Chelsea boss Jose Mourinho said that mounting a title pursuit with an elite club is more challenging than life competing as underdogs with a smaller team as his Blues prepare for the visit to of newly promoted (to the English Premier League) Queens Park Rangers to his current league-leading Chelsea side.
At Chelsea and Internazionale in the years since he has been charged with ending lengthy waits for significant silverware, while at Real Madrid he confronted a Barcelona team arguably in their pomp.
“Every club I went to was a big club, but not the best [at the time],” he said.
“Not the one with most resources. Not the one in the best conditions to win. Big clubs with big expectations, yes, but not in that particular moment in the best conditions to win. Even at Inter: 50 years without winning a Champions League, and that was what we had to change. Not win the scudetto. We were there to win the Champions’ League.”
“All big teams, big expectations, but not the best situations, so big challenges. In a certain way more challenging than working in a small team. When I did work in a small team, I was third in January and, because of that, I went to a big club. I enjoyed that [challenge] very much.”
“Leiria had told me to play young players but stay in the top flight. In Portugal at that time you could stay in the division with less than 40 points, but in January we were already on 41 or 43, third in the league, playing every game in a very cool way because our objectives had been reached very early. After that, it was fantastic experience.”
“I would go back [to a small club] if I didn’t have a big one. I don’t think anyone likes to change from big to smaller, and from big expectations and projects to small ones.”
“For me the situation is clear: I want to work 15 or 20 more years. If, during this time, I do well enough to stay in a top level club, I will. If I don’t do well enough, and my market changes and I only have smaller clubs waiting for me, I will. Because I repeat, I want to work if I’m physically and mentally strong enough – which I expect to be – for another 15 to 20 years. And, when you reach the top, you want to stay at the top.

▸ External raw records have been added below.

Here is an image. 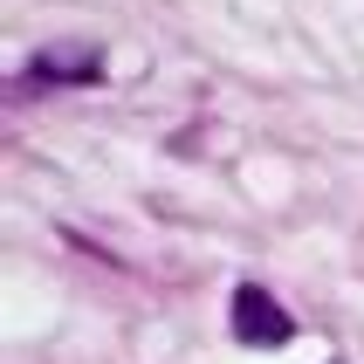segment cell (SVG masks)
<instances>
[{
  "label": "cell",
  "mask_w": 364,
  "mask_h": 364,
  "mask_svg": "<svg viewBox=\"0 0 364 364\" xmlns=\"http://www.w3.org/2000/svg\"><path fill=\"white\" fill-rule=\"evenodd\" d=\"M234 337H241V344H255V350H282L289 337H296V316H289L268 289L241 282V289H234Z\"/></svg>",
  "instance_id": "cell-1"
},
{
  "label": "cell",
  "mask_w": 364,
  "mask_h": 364,
  "mask_svg": "<svg viewBox=\"0 0 364 364\" xmlns=\"http://www.w3.org/2000/svg\"><path fill=\"white\" fill-rule=\"evenodd\" d=\"M28 76L35 82H103V62H97V48H35Z\"/></svg>",
  "instance_id": "cell-2"
}]
</instances>
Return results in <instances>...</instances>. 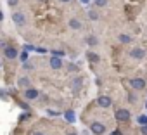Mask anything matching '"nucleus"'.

That’s normal.”
QPR boss Harry Redknapp believes Mourinho “could end up as the greatest manager of all time”, but suggested than even the Portuguese manager might find it difficult to make an impact at a club struggling at the other end of the division.
“Every year I look at the manager of the year awards,” said Redknapp.
“When I see the people who win it at the big clubs I think it should be given to a Tony Pulis or a Steve Bruce. It’s too easy to vote for one of the teams that have got everything.”
“It wouldn’t be easy [for Mourinho]. He is not going to walk into a team in the bottom four or five at the moment and turn them into a top six team. That’s not going to happen as clever as he might be – and he is very clever. They’re in a position where they can go and get the best players.”
Redknapp thinks Mourinho could create a dynasty at Stamford Bridge in the style former Manchester United boss Sir Alex Ferguson did at Old Trafford if he decides to stay beyond his usual pattern of two-to-three seasons per club before moving on.
“I think he can do what Fergie did at Manchester United,” Redknapp insisted.
“His record could be up there with the very best in the world.”
Mourinho added: “Every job is difficult.”
“Every job has some expectations. When you are at a small club wanting to stay in a division, it’s a hard job. When you are in mid-table and the ambition is to finish top six and in a European position, it’s difficult too. Every job has specific difficulties, but I don’t think being a football manager is an easy job for anyone.”